Parents 'may face tougher sanctions if their children play truant'
A crackdown on truancy in English schools will soon be enacted – but potential punishments for children who miss classes, and for their parents, is still unknown.
The Government has today vowed to ‘strengthen the school attendance regime’ across the country.
Under the new School Bill, councils will be legally required to clamp down on the numbers of children missing school.
Whether it be unauthorised holidays, sick days or home-schooling, each reason will be logged under the new Bill.
Schools will be required to publish an attendance policy and pupils not present in classes will be recorded on a special ‘children not in schools’ register.
Councils will be required to use the new scheme to ‘identify children who are not receiving safe or suitable education’.
They will be also responsible for offering support to home-schooling families.
The bill aims to make ‘reforms to education which will help every child fulfill their potential wherever they live, raising standards and improving the quality of schools and higher education.’
The aim for the schooling future is that, by 2030, 90% of children will achieve the expected standard in reading, writing and maths.
Yesterday, Labour hit out at the new bill, claiming ‘the Conservatives are obsessing over structures instead of improving children’s experience in the classroom’ following two years of Covid chaos.
Shadow education secretary Bridget Phillipson said: ‘This Bill contains no plan to support children’s pandemic recovery. No plan to improve teaching and tackle the exodus of school staff from our classrooms.
‘No plan to ensure more young people gain essential qualifications. No plan to give children the broad education that young people, parents and employers want to see. No plan, no ambition, no vision for our children.’
But Boris Johnson responded education is ‘at the very heart of this Government’s agenda’.
He said: ‘We are determined to raise standards in our schools so every child has access to the same opportunities wherever they live, and our brilliant teachers are supported to do what they do best, which is why we’re putting our education ambition into law this week.
‘By giving every child a good education, we’re giving them the opportunity to thrive so they can reach their full potential and secure the jobs needed, this is absolutely vital to our levelling up mission.’
Today’s speech was read by Prince Charles on his mother’s behalf.
He said the reforms ‘will help every child fulfil their potential wherever they live.’
The Queen, 96, reluctantly pulled out of the major ceremonial occasion following advice from her royal doctors as she continues to experience ‘episodic mobility problems’.
The State Opening of Parliament is held annually, and is the major ceremonial event of the year, watched by millions on television.
For many children, returning to school after lockdown was a struggle.
One 13-year-old girl refused to return due to anxiety, in a hugely ‘distressing’ situation.
Juggling the changes involved with the constantly-changing covid climate had led to the family seeking out mental health support.
The girl’s mother said: ‘The circumstances of the pandemic masked the fact she was mentally unwell.
‘I could see things were declining, but I also knew that Emily’s friends were spending lots of time in their rooms because of the lockdown too. This meant that changes weren’t picked up at school either.’

WORK REQUEST 1:
From the truancy article, reproduce word for word the part that opens with the words containing "The Government has" and closes with "or suitable education’.".
WORK REQUEST 2:
Answer these questions using the truancy article:
(a) By what year does the bill aim for 90% of children to reach the expected standard in reading, writing and maths?
(b) Who read today's speech on the Queen's behalf?
(c) How old was the girl who refused to return to school due to anxiety?

EXTRACTED DATA:
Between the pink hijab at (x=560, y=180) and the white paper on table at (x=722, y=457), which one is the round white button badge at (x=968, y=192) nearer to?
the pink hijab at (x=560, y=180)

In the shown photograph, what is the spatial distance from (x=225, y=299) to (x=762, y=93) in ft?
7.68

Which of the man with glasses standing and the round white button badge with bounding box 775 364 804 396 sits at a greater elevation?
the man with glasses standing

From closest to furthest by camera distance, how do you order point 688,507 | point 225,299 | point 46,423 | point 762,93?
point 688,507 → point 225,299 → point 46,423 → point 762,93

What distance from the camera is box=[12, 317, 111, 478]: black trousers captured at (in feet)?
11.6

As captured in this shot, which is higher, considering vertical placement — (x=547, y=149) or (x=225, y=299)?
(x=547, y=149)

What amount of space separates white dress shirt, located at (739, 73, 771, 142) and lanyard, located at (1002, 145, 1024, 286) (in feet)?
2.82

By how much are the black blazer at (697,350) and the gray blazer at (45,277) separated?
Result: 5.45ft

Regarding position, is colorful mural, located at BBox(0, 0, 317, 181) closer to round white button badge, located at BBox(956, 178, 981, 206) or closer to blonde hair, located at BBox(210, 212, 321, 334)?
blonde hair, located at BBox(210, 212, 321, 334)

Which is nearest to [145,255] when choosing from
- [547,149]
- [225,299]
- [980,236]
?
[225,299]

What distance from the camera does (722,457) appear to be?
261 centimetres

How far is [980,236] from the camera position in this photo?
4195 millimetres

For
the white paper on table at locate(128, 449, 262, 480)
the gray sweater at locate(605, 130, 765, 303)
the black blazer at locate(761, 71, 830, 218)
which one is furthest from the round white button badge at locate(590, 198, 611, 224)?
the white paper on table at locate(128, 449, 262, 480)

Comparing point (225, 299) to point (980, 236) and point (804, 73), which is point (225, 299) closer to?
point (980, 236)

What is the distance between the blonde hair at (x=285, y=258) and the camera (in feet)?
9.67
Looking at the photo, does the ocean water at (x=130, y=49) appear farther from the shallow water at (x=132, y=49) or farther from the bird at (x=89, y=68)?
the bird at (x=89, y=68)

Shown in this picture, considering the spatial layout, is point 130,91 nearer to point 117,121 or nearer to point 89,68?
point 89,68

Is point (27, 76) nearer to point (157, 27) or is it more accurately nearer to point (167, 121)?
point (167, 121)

==

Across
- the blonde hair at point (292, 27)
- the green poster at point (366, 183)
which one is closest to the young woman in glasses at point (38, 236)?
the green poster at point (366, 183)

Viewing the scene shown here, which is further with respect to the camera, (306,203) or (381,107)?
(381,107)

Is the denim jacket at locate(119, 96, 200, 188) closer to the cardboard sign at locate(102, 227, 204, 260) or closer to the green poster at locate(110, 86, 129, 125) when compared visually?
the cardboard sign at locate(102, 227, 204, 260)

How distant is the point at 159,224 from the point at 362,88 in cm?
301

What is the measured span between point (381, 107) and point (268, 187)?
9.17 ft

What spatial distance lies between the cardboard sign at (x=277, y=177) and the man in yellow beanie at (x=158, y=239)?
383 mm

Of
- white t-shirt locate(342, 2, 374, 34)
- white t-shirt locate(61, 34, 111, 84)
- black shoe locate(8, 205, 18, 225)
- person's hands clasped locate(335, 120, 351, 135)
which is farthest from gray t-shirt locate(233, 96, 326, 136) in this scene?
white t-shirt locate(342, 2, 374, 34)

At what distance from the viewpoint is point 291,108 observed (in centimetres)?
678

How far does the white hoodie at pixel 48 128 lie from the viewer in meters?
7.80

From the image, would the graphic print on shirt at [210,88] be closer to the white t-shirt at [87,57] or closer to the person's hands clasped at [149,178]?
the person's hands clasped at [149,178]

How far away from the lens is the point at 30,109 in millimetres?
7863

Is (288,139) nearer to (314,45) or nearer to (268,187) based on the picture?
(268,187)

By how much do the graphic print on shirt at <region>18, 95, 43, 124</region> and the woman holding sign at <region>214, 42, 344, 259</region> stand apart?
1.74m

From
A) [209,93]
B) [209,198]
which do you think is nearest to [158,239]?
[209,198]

==

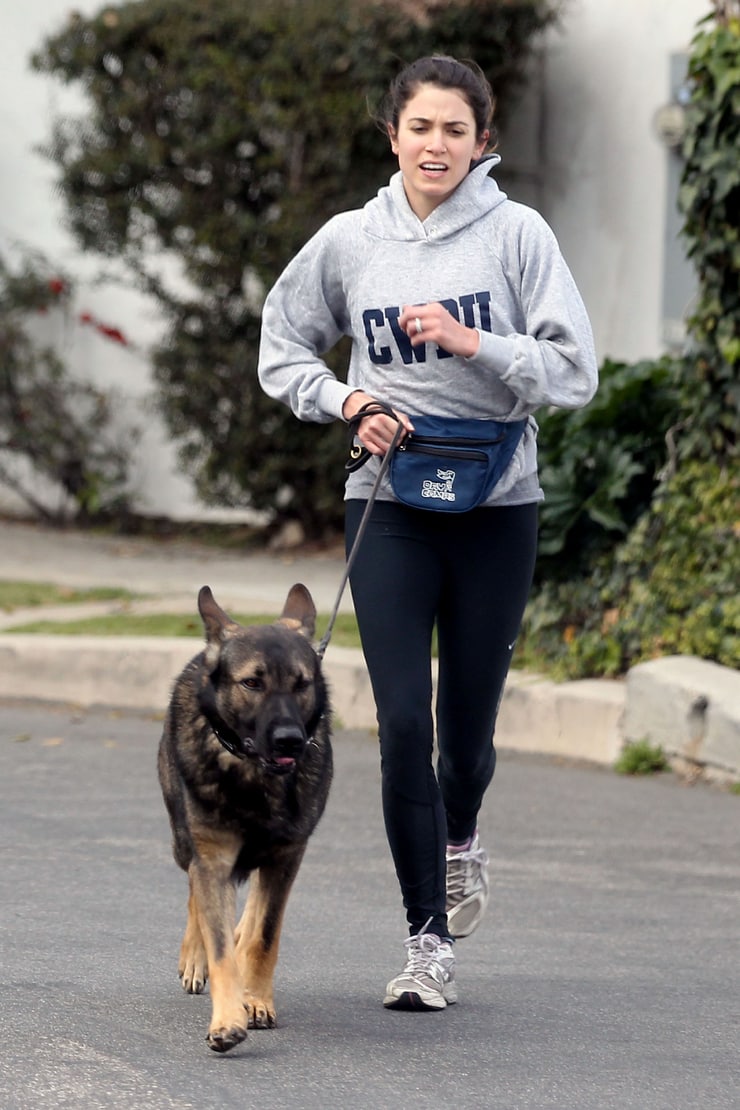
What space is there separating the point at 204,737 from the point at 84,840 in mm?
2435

RESULT 1:
The Government has today vowed to ‘strengthen the school attendance regime’ across the country.
Under the new School Bill, councils will be legally required to clamp down on the numbers of children missing school.
Whether it be unauthorised holidays, sick days or home-schooling, each reason will be logged under the new Bill.
Schools will be required to publish an attendance policy and pupils not present in classes will be recorded on a special ‘children not in schools’ register.
Councils will be required to use the new scheme to ‘identify children who are not receiving safe or suitable education’.

RESULT 2:
(a) 2030
(b) Prince Charles
(c) 13